しかし、立ち向かう相手は一人だけじゃない。

きれいな「あの人」 囚われた苦悩は

仲間であるはずのトランペットパート、その同期、部長奏馬俊平
音羽の暴君遠征、理由はTpパートでのセッションができない事。
その原因は・・・。


●ギャロップ

解決したい苦悩とその対策が出揃った中で、結末にもう一段山場を持ってきたのが今章の素晴らしい所。

青き水晶の輝き サムズアップ

覚醒によりわだかまりが解け本当の仲間として認め合えたこのシーン、胸が熱くなるというものです。
「パートリーダーに認められる」というタイマンにみせかけ、2人の心を同時に解放したという。

Tpパートの形
    全体像はぜひとも本編で

そして歩みを止めなかった怪獣は、仲間の後押しを得て走り出す力を取り戻す。
 打樋先輩由来とみられる雷も纏っているのがなんとも芸が細かい。

試練

パートは一つになった。しかしそれだけでは終わらない。
緊張のまま相対し続けた険しき千尋の谷に、力尽きようとする音羽。

片鱗

そこで、神峰の指揮者としての力が片鱗をみせる。
音羽だけでなく神峰・奏馬の覚醒がひとつになり、これこそ「対等のセッション」になった瞬間でしょう。

img064.jpg

こうして2人とも苦悩を超え、歓喜に至るのでした、と。
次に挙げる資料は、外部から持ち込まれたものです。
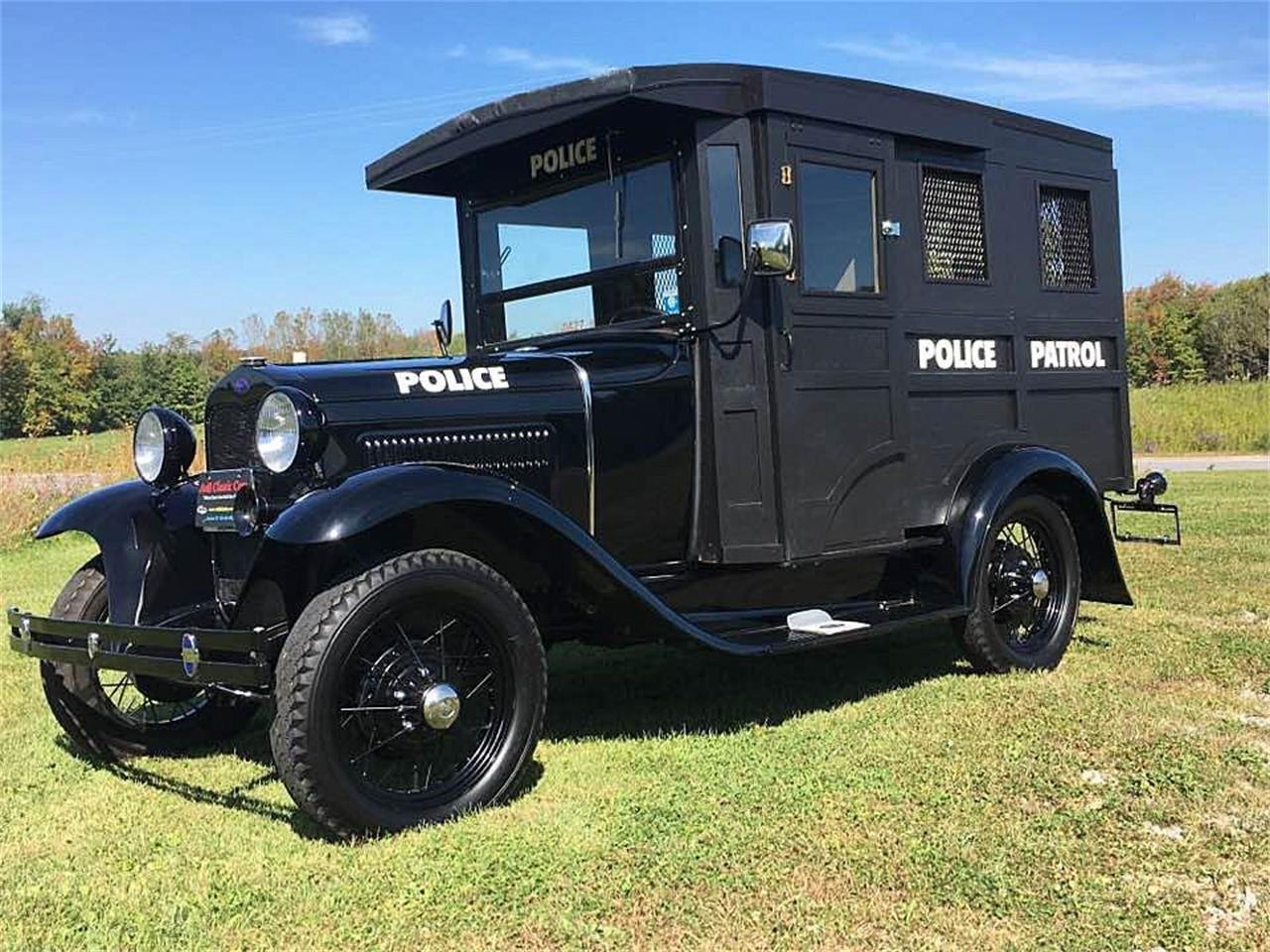 Large Picture of '30 Model A - LZKW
イイハナシダナー

●ミドコロコネタ

これまで刻阪一人の覚醒・打楽器パート1つの統一と進めてきた中で、今回はTpパートに刻阪・打樋が参加。

合わない歩調 相乗効果

2つの才能が合わさり一つの音として纏まったこのシーンは、噛み合わなかったこれまでとの対比もあり非常に美しい。
この後にパート、ひいては楽団として一つの形を成していくわけですが、この第一歩は尊い。
今後も数多の音が重なり一つになっていくとおもうと、期待感も膨らむばかりです。

属性/ノーマル 威力/90 分類/特殊

ケレン味帯びた描写も健在。赤ん坊そんな爆音発しない。
尺もあったせいか、ギャグ描写も適度に絡め飽きさせない緩急。

初心者の壁 単純なボケだけでもない

技術系の解説描写は端的に。今回は金管マウスピースとリップスラーのお話。
リコーダーの吹き口や木管のリードと違い自発振動する媒介がないため、唇の振動を増幅させ音にする楽器なのです。


ずっと仲間内で回してきたところ、次回からはついにライバルとなる相手も現れるようです。
この盛り上がりをなんとかキープしていきたい所。今週順位微妙だったんだよなぁ・・・。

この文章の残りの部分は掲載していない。